**Exercise directions:** Print every record below word for word, keeping each line unchanged.

**Task data:**
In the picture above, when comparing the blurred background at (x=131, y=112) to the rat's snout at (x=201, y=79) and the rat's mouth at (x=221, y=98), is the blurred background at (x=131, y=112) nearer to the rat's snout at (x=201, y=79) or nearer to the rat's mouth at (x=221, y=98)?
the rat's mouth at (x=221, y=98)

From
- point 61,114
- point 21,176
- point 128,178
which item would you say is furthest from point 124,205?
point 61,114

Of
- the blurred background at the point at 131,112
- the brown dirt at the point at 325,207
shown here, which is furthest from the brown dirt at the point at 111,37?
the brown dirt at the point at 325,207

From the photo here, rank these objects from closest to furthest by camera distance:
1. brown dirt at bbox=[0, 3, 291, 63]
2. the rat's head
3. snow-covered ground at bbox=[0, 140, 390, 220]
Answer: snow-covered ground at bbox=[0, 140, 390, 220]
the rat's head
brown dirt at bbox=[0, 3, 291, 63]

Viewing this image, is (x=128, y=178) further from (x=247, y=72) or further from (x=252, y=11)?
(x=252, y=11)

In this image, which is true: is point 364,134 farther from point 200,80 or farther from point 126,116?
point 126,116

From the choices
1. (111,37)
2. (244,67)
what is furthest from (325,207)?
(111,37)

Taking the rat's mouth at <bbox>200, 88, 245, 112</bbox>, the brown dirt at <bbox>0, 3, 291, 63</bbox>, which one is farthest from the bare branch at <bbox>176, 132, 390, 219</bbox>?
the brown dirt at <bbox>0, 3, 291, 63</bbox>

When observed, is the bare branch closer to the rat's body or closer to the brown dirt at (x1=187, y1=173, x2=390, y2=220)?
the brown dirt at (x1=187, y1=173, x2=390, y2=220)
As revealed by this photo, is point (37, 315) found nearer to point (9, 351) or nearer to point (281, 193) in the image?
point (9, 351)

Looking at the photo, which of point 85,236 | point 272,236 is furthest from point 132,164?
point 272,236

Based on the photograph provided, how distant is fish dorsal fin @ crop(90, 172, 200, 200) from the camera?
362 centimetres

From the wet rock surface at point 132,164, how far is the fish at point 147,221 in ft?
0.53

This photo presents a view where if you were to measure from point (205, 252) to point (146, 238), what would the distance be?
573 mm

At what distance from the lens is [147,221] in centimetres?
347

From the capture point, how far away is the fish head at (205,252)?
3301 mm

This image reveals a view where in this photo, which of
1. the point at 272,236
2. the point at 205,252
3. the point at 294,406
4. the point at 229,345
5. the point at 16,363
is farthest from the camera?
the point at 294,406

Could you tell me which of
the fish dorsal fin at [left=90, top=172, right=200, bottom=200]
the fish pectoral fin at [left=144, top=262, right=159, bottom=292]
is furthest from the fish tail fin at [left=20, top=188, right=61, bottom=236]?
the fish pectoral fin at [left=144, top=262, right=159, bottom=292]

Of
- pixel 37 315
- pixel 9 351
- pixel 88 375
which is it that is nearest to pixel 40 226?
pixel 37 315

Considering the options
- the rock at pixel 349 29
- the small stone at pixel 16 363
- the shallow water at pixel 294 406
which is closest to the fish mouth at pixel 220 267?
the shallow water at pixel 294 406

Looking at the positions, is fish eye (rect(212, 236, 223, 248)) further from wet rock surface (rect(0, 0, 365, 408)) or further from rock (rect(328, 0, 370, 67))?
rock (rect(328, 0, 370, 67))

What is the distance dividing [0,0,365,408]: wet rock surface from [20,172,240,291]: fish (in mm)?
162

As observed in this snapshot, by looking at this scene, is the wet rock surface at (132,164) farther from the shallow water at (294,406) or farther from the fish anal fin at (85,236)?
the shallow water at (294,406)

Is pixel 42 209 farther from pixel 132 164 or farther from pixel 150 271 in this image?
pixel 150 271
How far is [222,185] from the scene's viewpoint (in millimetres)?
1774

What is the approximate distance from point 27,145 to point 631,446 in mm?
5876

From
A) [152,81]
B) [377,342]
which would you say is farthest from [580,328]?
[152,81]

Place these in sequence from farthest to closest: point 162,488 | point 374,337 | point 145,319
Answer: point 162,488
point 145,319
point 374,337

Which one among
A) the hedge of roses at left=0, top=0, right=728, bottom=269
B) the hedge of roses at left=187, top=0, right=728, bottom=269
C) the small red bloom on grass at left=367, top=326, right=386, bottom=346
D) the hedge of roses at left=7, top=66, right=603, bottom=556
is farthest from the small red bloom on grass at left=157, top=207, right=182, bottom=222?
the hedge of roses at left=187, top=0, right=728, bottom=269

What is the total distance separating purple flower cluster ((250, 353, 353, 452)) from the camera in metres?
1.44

**Finished task:**
In the picture above, when comparing the blurred background at (x=131, y=112) to the rat's snout at (x=201, y=79) and the rat's mouth at (x=221, y=98), is the blurred background at (x=131, y=112) nearer to the rat's snout at (x=201, y=79) or nearer to the rat's mouth at (x=221, y=98)?
the rat's mouth at (x=221, y=98)

From
- point 61,114
- point 21,176
- point 128,178
which item would you say is furthest from point 124,205?
point 61,114

Of
- the blurred background at the point at 131,112
- the brown dirt at the point at 325,207
shown here, which is furthest from the brown dirt at the point at 111,37?
the brown dirt at the point at 325,207

From the photo here, rank these objects from closest to furthest by camera distance:
1. brown dirt at bbox=[0, 3, 291, 63]
2. the rat's head
3. snow-covered ground at bbox=[0, 140, 390, 220]
Answer: snow-covered ground at bbox=[0, 140, 390, 220]
the rat's head
brown dirt at bbox=[0, 3, 291, 63]

Viewing this image, is (x=128, y=178) further from (x=247, y=72) or further from (x=252, y=11)?
(x=252, y=11)

In this image, which is true: is point 364,134 farther from point 200,80 or farther from point 126,116?
point 126,116

From the choices
1. (111,37)
2. (244,67)
what is furthest from (325,207)?
(111,37)

Taking the rat's mouth at <bbox>200, 88, 245, 112</bbox>, the brown dirt at <bbox>0, 3, 291, 63</bbox>, which one is farthest from the bare branch at <bbox>176, 132, 390, 219</bbox>?
the brown dirt at <bbox>0, 3, 291, 63</bbox>

When observed, is the bare branch closer to the rat's body or closer to the brown dirt at (x1=187, y1=173, x2=390, y2=220)?
the brown dirt at (x1=187, y1=173, x2=390, y2=220)
As revealed by this photo, is point (37, 315) found nearer to point (9, 351) or nearer to point (281, 193) in the image?
point (9, 351)

Looking at the photo, which of point 85,236 | point 272,236 is furthest from point 132,164?
point 272,236

Based on the photograph provided, how distant is fish dorsal fin @ crop(90, 172, 200, 200) from the camera?
362 centimetres

From the wet rock surface at point 132,164, how far is the fish at point 147,221 in ft?
0.53

This photo presents a view where if you were to measure from point (205, 252) to point (146, 238), what would the distance be?
573 mm

At what distance from the lens is [147,221] in centimetres?
347

From the capture point, how far away is the fish head at (205,252)?
3301 mm

This image reveals a view where in this photo, which of
1. the point at 272,236
2. the point at 205,252
3. the point at 294,406
4. the point at 229,345
5. the point at 16,363
is farthest from the camera?
the point at 294,406

Could you tell me which of
the fish dorsal fin at [left=90, top=172, right=200, bottom=200]
the fish pectoral fin at [left=144, top=262, right=159, bottom=292]
is furthest from the fish tail fin at [left=20, top=188, right=61, bottom=236]?
the fish pectoral fin at [left=144, top=262, right=159, bottom=292]

Of
- pixel 37 315
- pixel 9 351
- pixel 88 375
which is it that is nearest to pixel 40 226?
pixel 37 315

Considering the options
- the rock at pixel 349 29
- the small stone at pixel 16 363
- the shallow water at pixel 294 406
which is closest to the fish mouth at pixel 220 267?
the shallow water at pixel 294 406

Looking at the positions, is fish eye (rect(212, 236, 223, 248)) further from wet rock surface (rect(0, 0, 365, 408)) or further from rock (rect(328, 0, 370, 67))?
rock (rect(328, 0, 370, 67))

What is the distance dividing [0,0,365,408]: wet rock surface from [20,172,240,291]: fish (in mm)?
162

As observed in this snapshot, by looking at this scene, is the wet rock surface at (132,164) farther from the shallow water at (294,406) or farther from the fish anal fin at (85,236)?
the shallow water at (294,406)

Is pixel 42 209 farther from pixel 132 164 or farther from pixel 150 271 in this image?
pixel 150 271
How far is [222,185] from the scene's viewpoint (in millimetres)?
1774

What is the approximate distance from point 27,145 to point 631,446 in mm?
5876

From
A) [152,81]
B) [377,342]
which would you say is farthest from [580,328]?
[152,81]

Place these in sequence from farthest to closest: point 162,488 | point 374,337 | point 145,319
Answer: point 162,488
point 145,319
point 374,337

Which one among
A) the hedge of roses at left=0, top=0, right=728, bottom=269
B) the hedge of roses at left=187, top=0, right=728, bottom=269
C) the small red bloom on grass at left=367, top=326, right=386, bottom=346
D) the hedge of roses at left=7, top=66, right=603, bottom=556
is farthest from the small red bloom on grass at left=157, top=207, right=182, bottom=222?
the hedge of roses at left=187, top=0, right=728, bottom=269

What is the total distance separating purple flower cluster ((250, 353, 353, 452)) from the camera in metres?
1.44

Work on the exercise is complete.